- _Job A_
Reproduce a passage from the fake quantization example below. Begin at the words "To achieve QAT, we" and stop after "method and precision.".
- _Job B_
In the fake quantization example below, what value is given for "num_batches" in pass_args_calibrate?
- _Job C_
List every layer name in pass_args_mixed_precision that has a config that is not commented out in the fake quantization example below.

- _Text segment_
## begin
To achieve QAT, we could use fake quantization to simulate the quantization process. We could use the `FakeQuantize` argument to select it.

Here's an example of pass_args, we use name to specify the layer we want to quantize, achieving layer-wise PTQ, and we could select the specific calibrate method and precision.

In [6]:
## fake quantize the graph
pass_args_mixed_precision = {
    "by": "name",
    "default": {"config": {"name": None}},
    "feature_layers_0": {
        "config": {
            "FakeQuantize": True,
            "name": "int",
            "input": {
                "precesion": 8,
                "calibrator": "max",
                "quantize_axis": None,
            },
            "weight": {
                "calibrator": "max",
                "quantize_axis": None,
            },
        }
    },   
    "feature_layers_3": {
        "config": {
            "FakeQuantize": True,
            "name": "int",
            "input": {
                "precesion": 8,
                "calibrator": "max",
                "quantize_axis": None,
            },
            "weight": {
                "calibrator": "max",
                "quantize_axis": None,
            },
        }
    },  
    "feature_layers_7": {
        "config": {
            "FakeQuantize": True,
            "name": "int",
            "input": {
                "precesion": 8,
                "calibrator": "max",
                "quantize_axis": None,
            },
            "weight": {
                "calibrator": "max",
                "quantize_axis": None,
            },
        }
    }, 
    "feature_layers_10": {
        "config": {
            "FakeQuantize": True,
            "name": "int",
            "input": {
                "precesion": 8,
                "calibrator": "max",
                "quantize_axis": None,
            },
            "weight": {
                "calibrator": "max",
                "quantize_axis": None,
            },
        }
    }, 
    "feature_layers_14": {
        "config": {
            "FakeQuantize": True,
            "name": "int",
            "input": {
                "precesion": 8,
                "calibrator": "max",
                "quantize_axis": None,
            },
            "weight": {
                "calibrator": "max",
                "quantize_axis": None,
            },
        }
    }, 
    "feature_layers_17": {
        "config": {
            "FakeQuantize": True,
            "name": "int",
            "input": {
                "precesion": 8,
                "calibrator": "max",
                "quantize_axis": None,
            },
            "weight": {
                "calibrator": "max",
                "quantize_axis": None,
            },
        }
    }, 
    "classifier_0": {
        "config": {
            "FakeQuantize": True,
            "name": "int",
            "input": {
                "precesion": 8,
                "calibrator": "max",
                "quantize_axis": None,
            },
            "weight": {
                "calibrator": "max",
                "quantize_axis": None,
            },
        }
    },
    # "classifier_1": {
    #     "config": {
    #         "FakeQuantize": True,
    #         "name": "int",
    #         "input": {
    #             "precesion": 8,
    #             "calibrator": "histogram",
    #             "quantize_axis": None,
    #         },
    #         "weight": {
    #             "calibrator": "max",
    #             "quantize_axis": None,
    #         },
    #     }
    # },
    # "classifier_2": {
    #     "config": {
    #         "FakeQuantize": True,
    #         "name": "int",
    #         "input": {
    #             "precesion": 8,
    #             "calibrator": "max",
    #             "quantize_axis": None,
    #         },
    #         "weight": {
    #             "calibrator": "max",
    #             "quantize_axis": None,
    #         },
    #     }
    # },
    # "classifier_3": {
    #     "config": {
    #         "FakeQuantize": True,
    #         "name": "int",
    #         "input": {
    #             "precesion": 8,
    #             "calibrator": "max",
    #             "quantize_axis": None,
    #         },
    #         "weight": {
    #             "calibrator": "max",
    #             "quantize_axis": None,
    #         },
    #     }
    # },
}

pass_args_calibrate = {
    "calibrator": "",
    "percentiles": [99],
    "data_module": data_module,
    "num_batches": 100,
}


mg = mixed_precision_transform_pass(mg, pass_args_mixed_precision, pass_args_calibrate)
## end
- _Raw data_
## begin
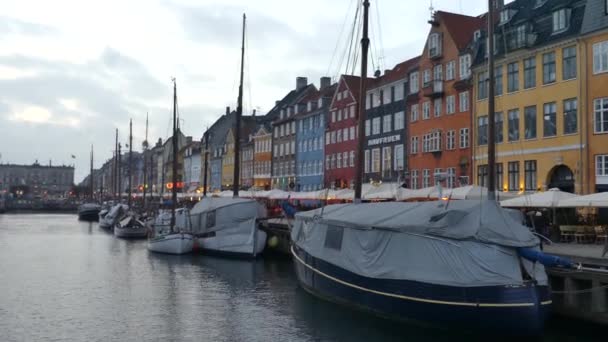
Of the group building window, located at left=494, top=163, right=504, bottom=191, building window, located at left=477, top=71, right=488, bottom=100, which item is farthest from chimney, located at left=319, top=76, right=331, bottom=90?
## end
- _Worked answer A_
To achieve QAT, we could use fake quantization to simulate the quantization process. We could use the `FakeQuantize` argument to select it.

Here's an example of pass_args, we use name to specify the layer we want to quantize, achieving layer-wise PTQ, and we could select the specific calibrate method and precision.

- _Worked answer B_
100

- _Worked answer C_
feature_layers_0
feature_layers_3
feature_layers_7
feature_layers_10
feature_layers_14
feature_layers_17
classifier_0